Wow. I feel sorry for you if your plentiful dating history has given you these strange convictions. Where I live, people are attracted to people for who they are and their looks, not for their gift-withholding. But to each their own...

So you're openly saying that you're not a "nice guy", but you give guys advice about how to act towards all women (in a sexist way). I think we can agree then  You're giving asshole advice?

Ps. It also seems a bit weird to me when a middle aged guy argues with a bunch of younger people online about relationships, but that is, of course, not of any relevance here.


----------



## Killbain (Jan 5, 2012)

For many years rather "Pussy on a pedestal", I have applied the Rolls Royce principle to so-called attractive women who think their looks give them licence. Nice to look at and appreciate but costs a whole lot of time money and effort, and if you can't get the keys and drive away - don't bother.


----------



## Swede (Apr 2, 2013)

Sorry, I know that this is not part of the OP, but it does touch on the current discussion.
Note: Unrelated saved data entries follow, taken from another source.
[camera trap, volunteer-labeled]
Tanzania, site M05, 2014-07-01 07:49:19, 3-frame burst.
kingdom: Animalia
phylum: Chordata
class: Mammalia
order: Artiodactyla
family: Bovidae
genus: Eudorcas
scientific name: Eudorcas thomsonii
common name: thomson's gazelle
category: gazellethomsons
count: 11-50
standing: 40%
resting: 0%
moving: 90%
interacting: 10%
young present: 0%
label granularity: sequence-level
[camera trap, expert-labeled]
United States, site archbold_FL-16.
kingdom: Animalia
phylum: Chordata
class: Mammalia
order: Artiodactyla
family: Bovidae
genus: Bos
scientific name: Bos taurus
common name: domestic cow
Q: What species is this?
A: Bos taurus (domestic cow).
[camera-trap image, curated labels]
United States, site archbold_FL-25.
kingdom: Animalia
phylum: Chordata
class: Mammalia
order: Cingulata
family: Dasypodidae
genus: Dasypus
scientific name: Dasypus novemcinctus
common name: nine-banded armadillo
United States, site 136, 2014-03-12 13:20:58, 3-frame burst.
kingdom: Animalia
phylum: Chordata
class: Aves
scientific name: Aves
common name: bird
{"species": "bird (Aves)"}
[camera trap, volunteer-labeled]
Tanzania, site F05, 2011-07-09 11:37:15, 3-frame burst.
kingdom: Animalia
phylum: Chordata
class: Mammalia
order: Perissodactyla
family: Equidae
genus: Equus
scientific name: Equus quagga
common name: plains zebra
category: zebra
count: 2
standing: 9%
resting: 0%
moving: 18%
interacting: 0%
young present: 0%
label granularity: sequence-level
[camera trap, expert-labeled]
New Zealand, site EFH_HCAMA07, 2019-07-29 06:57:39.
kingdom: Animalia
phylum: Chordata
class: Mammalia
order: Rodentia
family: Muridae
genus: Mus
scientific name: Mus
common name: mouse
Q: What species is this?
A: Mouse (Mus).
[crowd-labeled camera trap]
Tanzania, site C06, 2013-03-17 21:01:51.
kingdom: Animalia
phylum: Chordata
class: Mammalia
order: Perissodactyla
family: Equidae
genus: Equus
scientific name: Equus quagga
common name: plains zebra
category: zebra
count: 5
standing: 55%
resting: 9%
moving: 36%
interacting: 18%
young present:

I am not sure whether this is a cultural difference or not, but I have never been into the guy paying for the date - unless it was someone I was in a relationship with and then it was still pretty much 50/50.
I had/have a few (more or less valid) reasons for this: 
- I take pride in being independent (this is not only true for economy, but other aspects if life as well)
- I want my date to know that I am there with him and not for what he can give me
- I don't want my date to feel that I "owe him" anything (which is probably me being paranoid more than anything else). If the date ends up being terrible, neither of us will feel used.

It s not impossible that things can have changed in Sweden since back when I was dating. Unfortunately, we get a lot of crazy ideas and influences from US TV and movies (like outrageously priced engagement rings, princess weddings, Halloween, etc), so one can only hope that our relative equality does not take several steps backwards.


----------



## Sara Torailles (Dec 14, 2010)

Strange Moon said:


> Huh? I'm not whining at all. I have no reason to. I've never been single for more than a couple of weeks since I was 17 years old. I'm now 46. I just advise any guy to not pay the drinks for the woman he is dating and CERTAINLY to not give her any gifts.


That actually makes sense to an extent. I think a lot of women tend to be in the mindset that gifts or drinks are a sort of pressure from a guy, and the question of whether or not he expects you to have sex lingers in the mind. I've always thought that gifts were one of those more intimate things that you should wait in the relationship to give unless on the occasion of a birthday or similar holiday.


----------



## dalex (May 26, 2012)

Jerry! Jerry! Jerry!


----------



## snail (Oct 13, 2008)

strangestdude said:


> @_Swede_
> 
> Snail is a nice lady, but I believe I'll get dragged into a feminist ideology debate if I reply. (Sorry @_snail_ thanks for taking the time to respond, but we always get into pro vs anti-feminist debates and I want to keep the thread about the subject of the OP)
> 
> Besides you said you were ignoring me swede.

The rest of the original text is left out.